### QUOTED PASSAGE:

A Conspiracy Theory (But Make It Funny)

Why Your Grandma Fears Both Guns & Bitcoin
(And She's Weirdly Right)

Your government is absolutely terrified of two things you can hold. One will kill you if you point it at yourself. The other will kill the entire financial system if you just... sit on it and wait.

They're not equally regulated. That's the joke.

You can't own a gun without asking permission. You can own all the Bitcoin you want, and they're just here narrating your failure like disappointed parents at a school play.

Think about this: A gun gets regulated by laws. Bitcoin gets regulated by Reddit threads calling it a scam.

Which one is actually working?

The Plot Twist Nobody Saw Coming

A gun is a thing that does something.

Bitcoin is a thing that does nothing except exist and become more valuable for not obeying anyone.

It's like if your teenage kid refused to leave the house and got stronger and richer every single day they stayed home. Eventually you stop yelling and just pretend they're not there.

Except it's a government and trillions of dollars.

The Taxonomy of Objects That Make Institutions Sad
Guns: "No, you can't have this." (Straightforward villain energy.)
Bitcoin: "Actually it's broken. Actually it's a Ponzi scheme. Actually it's for terrorists. Actually crypto bros are cultists. Actually—wait, why is it worth $100k again?"

(One of these is someone banning something. The other is someone absolutely panicking in real-time.)

If guns are "you can't have this," Bitcoin is "nobody actually wants this it's bad for you please stop wanting this WHY DO YOU STILL WANT THIS."
The Actual Deep Bit

Here's what's funny: Both guns and Bitcoin exist for the same reason—because humans fundamentally don't trust other humans with power.

Guns said, "I'll distribute physical power."

Bitcoin said, "I'll distribute economic power."

And institutions are just standing there like, "Wait, you're creating a system that works whether we want it to or not? How is that legal?" (It is.)

One protects you from tyranny through force. The other protects you from tyranny through math. And math doesn't care what Congress thinks.

### DATA BELOW:
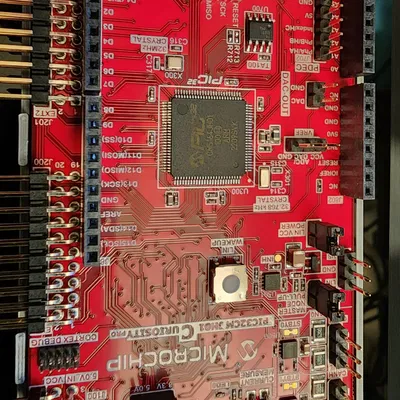 Vỏ bảo vệ bo mạch phát triển PIC32CM của Microchip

### EXERCISE:
Rewrite the guns-and-Bitcoin essay from "They're not equally" to "a school play.", substituting "piano recital" for "school play". The material shown is separate from the guns-and-Bitcoin essay.

### ANSWER FOR THE TASK:
They're not equally regulated. That's the joke.

You can't own a gun without asking permission. You can own all the Bitcoin you want, and they're just here narrating your failure like disappointed parents at a piano recital.